**Page extract**
START

A District Court judge once described Queensland’s strata legislation as “incomprehensible as it is over-prescriptive”. It is this legislation that aims to govern and regulate all of the competing interests that take hold in a community titles scheme.
It should come as no surprise that in this mix we regularly see fictions about how the strata industry works paraded around as facts. We will try to dispel some of them here.
1. A body corporate manager cannot charge for time spent working with the lawyers in a levy recovery action – FICTION
An administration agreement will usually have a base charge for normal administrative tasks (such as convening an AGM, holding a few committee meetings etc) and then a process for charging additional fees and disbursements for performing work outside the normal administrative tasks.
For example, if a body corporate manager needs to help the lawyer in a levy recovery action, they are entitled to charge the body corporate for that additional work, and the body corporate is entitled to recover those charges from the debtor as a recovery cost if they are reasonable.
Body corporate managers should make sure they record their time spent on these types of matters. Common tasks we rarely see a body corporate manager charge for (although they are entitled to do so) are:
- instructing the lawyers to take recovery action (ie emails, letters, phone calls);
- liaising with the committee about payment plans; and
- preparing an affidavit or statement to support the body corporate’s recovery action if it is contested.
2. A body corporate can refuse to consent to an assignment of management rights – FACT.
Over the years a perception has arisen within the industry that a body corporate cannot say ‘no’ to a transfer / assignment of management rights, and that it merely acts as a ‘rubber-stamp’.

END

**Dataset entries**

START

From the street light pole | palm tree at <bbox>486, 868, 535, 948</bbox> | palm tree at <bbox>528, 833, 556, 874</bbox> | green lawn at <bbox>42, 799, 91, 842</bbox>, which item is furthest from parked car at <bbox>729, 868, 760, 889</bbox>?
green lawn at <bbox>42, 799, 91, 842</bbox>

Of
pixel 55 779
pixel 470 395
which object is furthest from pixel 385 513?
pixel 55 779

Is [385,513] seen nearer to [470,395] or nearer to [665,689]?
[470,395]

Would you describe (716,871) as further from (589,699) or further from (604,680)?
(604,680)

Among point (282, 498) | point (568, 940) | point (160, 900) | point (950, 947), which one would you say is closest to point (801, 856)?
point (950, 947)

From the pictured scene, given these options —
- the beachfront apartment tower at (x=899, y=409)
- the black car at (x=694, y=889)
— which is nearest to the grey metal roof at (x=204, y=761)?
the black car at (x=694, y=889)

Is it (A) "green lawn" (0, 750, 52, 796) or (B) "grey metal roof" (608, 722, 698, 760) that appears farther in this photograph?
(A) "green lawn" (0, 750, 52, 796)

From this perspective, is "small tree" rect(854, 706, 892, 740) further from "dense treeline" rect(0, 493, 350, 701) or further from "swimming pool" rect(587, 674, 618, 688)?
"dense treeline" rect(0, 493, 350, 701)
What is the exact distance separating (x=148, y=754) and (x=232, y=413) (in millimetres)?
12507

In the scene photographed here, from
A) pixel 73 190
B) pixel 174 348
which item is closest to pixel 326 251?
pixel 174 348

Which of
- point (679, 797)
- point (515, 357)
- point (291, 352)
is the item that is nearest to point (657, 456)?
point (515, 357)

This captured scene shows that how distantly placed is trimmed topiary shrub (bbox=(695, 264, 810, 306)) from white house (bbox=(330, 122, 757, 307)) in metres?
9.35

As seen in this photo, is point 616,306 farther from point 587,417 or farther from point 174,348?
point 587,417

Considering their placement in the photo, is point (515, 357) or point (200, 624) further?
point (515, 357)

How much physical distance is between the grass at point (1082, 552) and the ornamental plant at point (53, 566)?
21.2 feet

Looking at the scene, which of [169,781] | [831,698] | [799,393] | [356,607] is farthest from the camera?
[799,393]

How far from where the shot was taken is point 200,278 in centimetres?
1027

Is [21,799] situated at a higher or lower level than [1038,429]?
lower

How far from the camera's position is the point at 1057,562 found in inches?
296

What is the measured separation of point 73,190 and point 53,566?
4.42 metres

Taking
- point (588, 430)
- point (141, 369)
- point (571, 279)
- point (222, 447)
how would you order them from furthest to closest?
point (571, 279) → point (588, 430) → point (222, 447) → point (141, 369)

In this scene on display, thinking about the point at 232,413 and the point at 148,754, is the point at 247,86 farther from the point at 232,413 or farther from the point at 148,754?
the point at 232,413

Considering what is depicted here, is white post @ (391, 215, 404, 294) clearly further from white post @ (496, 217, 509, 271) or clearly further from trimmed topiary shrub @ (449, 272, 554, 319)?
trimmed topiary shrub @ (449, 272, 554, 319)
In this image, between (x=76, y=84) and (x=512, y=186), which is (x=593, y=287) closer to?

END

Rewrite the passage of the Queensland strata article between "For example, if" and "they are reasonable.", inclusive, replacing "debtor" with "defaulting lot owner".

**Solution to this task**
For example, if a body corporate manager needs to help the lawyer in a levy recovery action, they are entitled to charge the body corporate for that additional work, and the body corporate is entitled to recover those charges from the defaulting lot owner as a recovery cost if they are reasonable.